Ah, I see what’s wrong now - in your middle manager config, you have this line:

druid.indexer.fork.property.druid.storage.type=log

druid.indexer.fork.property.* properties are used to explicitly set peon properties and take precedence over inherited properties from the MM. Remove this line and hopefully things will start working (‘log’ is also not a valid value for druid.storage.type so it falls back to the default of local).

Thanks a lot David. It worked.

Hi , I am new to druid and amazon s3, I want to push my data from Druid to amazon s3
what are the steps to do it.

I have made few changes in my commom.runtime.properties

I want to ask do I need to create a bucket on s3 if yes , how and why?

how can I push my data on regular basis , is it thru a cli command to some UI pull.

Looking forward

druid.extensions.loadList=[“druid-hdfs-storage”, “druid-kafka-indexing-service”, “druid-datasketches”,“druid-s3-extensions”]

druid.storage.type=s3

#druid.storage.bucket=your-bucket → what is this location

druid.storage.baseKey=druid/segments

druid.s3.accessKey=*JOGAH2

druid.s3.secretKey=*****GYLH+Y6nx+j


Reply

Hi Aditya,

If you want to push data from Druid to s3, you can use deep storage as s3 and set storage type to s3, see https://druid.apache.org/docs/latest/development/extensions-core/s3.html#deep-storage

Yes you would need to create a bucket on your s3 and provide that in your properties.
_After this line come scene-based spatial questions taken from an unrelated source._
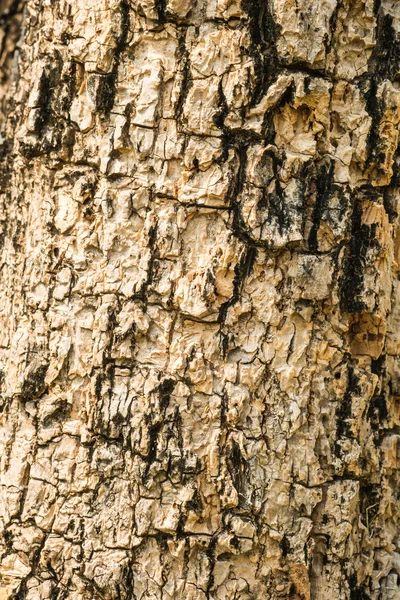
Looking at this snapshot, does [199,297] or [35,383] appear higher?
[199,297]

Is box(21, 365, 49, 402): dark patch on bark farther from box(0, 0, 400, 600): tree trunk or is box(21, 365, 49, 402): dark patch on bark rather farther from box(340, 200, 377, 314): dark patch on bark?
box(340, 200, 377, 314): dark patch on bark

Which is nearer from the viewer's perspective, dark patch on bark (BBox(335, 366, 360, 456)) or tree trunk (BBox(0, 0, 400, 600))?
tree trunk (BBox(0, 0, 400, 600))

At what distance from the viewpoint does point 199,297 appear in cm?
172

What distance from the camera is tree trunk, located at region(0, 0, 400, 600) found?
1716 mm

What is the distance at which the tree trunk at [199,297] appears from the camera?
1716mm

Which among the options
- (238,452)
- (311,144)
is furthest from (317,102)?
(238,452)

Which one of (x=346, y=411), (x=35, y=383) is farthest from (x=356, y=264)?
(x=35, y=383)

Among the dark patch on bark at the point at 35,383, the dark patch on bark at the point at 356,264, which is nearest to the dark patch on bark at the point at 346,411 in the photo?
the dark patch on bark at the point at 356,264

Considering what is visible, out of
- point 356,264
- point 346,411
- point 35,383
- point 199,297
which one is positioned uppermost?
point 356,264

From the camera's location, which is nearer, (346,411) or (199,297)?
(199,297)

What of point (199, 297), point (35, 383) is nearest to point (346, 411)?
point (199, 297)

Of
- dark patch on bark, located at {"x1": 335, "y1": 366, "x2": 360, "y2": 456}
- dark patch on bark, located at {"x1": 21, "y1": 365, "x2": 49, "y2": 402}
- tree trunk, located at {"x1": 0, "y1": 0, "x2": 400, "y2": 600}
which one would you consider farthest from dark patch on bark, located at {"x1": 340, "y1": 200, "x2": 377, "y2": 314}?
dark patch on bark, located at {"x1": 21, "y1": 365, "x2": 49, "y2": 402}

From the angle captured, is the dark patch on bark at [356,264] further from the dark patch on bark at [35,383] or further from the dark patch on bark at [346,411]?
the dark patch on bark at [35,383]

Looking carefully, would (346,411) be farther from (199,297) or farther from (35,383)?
(35,383)
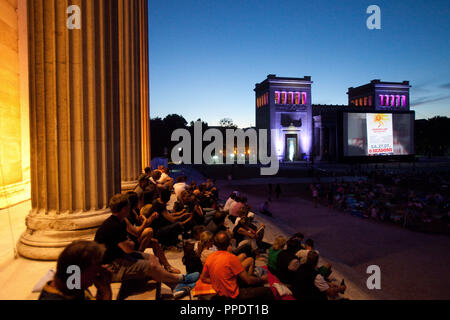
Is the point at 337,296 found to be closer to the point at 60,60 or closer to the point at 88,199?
the point at 88,199

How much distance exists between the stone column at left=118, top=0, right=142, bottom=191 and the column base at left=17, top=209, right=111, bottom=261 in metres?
4.64

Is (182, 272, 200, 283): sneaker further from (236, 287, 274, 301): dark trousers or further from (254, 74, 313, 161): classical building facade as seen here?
(254, 74, 313, 161): classical building facade

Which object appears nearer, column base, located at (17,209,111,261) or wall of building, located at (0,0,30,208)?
column base, located at (17,209,111,261)

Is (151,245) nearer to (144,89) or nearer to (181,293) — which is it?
(181,293)

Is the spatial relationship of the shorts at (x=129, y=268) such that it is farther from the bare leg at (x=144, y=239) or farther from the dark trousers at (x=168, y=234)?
the dark trousers at (x=168, y=234)

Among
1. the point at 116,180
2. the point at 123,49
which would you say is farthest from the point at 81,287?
the point at 123,49

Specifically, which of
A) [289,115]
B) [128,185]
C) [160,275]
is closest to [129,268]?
[160,275]

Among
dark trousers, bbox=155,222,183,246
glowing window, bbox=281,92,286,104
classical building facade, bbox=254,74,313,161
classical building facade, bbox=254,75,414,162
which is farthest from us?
glowing window, bbox=281,92,286,104

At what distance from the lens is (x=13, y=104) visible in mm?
10133

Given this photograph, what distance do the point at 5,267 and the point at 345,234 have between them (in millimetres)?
14209

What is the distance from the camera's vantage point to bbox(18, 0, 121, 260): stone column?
4957 mm

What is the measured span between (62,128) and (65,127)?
0.05 meters

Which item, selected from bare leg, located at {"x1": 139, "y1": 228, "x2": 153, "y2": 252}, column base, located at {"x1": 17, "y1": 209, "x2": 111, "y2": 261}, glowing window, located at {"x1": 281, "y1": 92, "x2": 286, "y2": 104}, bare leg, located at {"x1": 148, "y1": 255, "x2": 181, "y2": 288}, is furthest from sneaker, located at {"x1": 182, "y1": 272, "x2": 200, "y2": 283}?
glowing window, located at {"x1": 281, "y1": 92, "x2": 286, "y2": 104}

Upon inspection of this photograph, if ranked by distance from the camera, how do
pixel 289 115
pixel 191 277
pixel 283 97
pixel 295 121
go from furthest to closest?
pixel 283 97
pixel 289 115
pixel 295 121
pixel 191 277
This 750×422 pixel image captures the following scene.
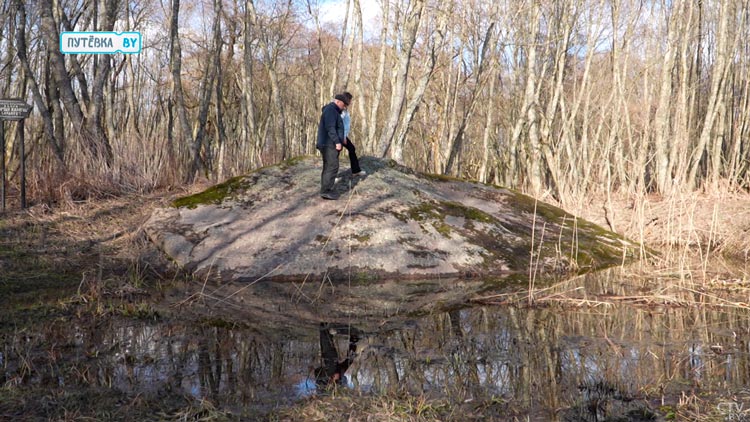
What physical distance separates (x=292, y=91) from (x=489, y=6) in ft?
53.2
How to create a bucket in s3, for that you should refer to aws docs : https://docs.aws.amazon.com/AmazonS3/latest/gsg/CreatingABucket.html or https://docs.aws.amazon.com/cli/latest/reference/s3api/create-bucket.html

And why you need to create a bucket : well you need to create a bucket and point Druid to it, so Druid can create segments in your s3 bucket, I’m not sure if that’s your question though.

What is the source of your data ? So you will ingest from your source and Druid would push it to your s3 bucket, after ingesting from your input source.

Thanks,

Surekha

Hi,
Thanks for the reply , If you see above, I Have mentioned the settings in my common.runtime.properties.

Is there anything else that I need to mention?

Also, how does the push mechanism work? Like for every segment or after a certain time interval.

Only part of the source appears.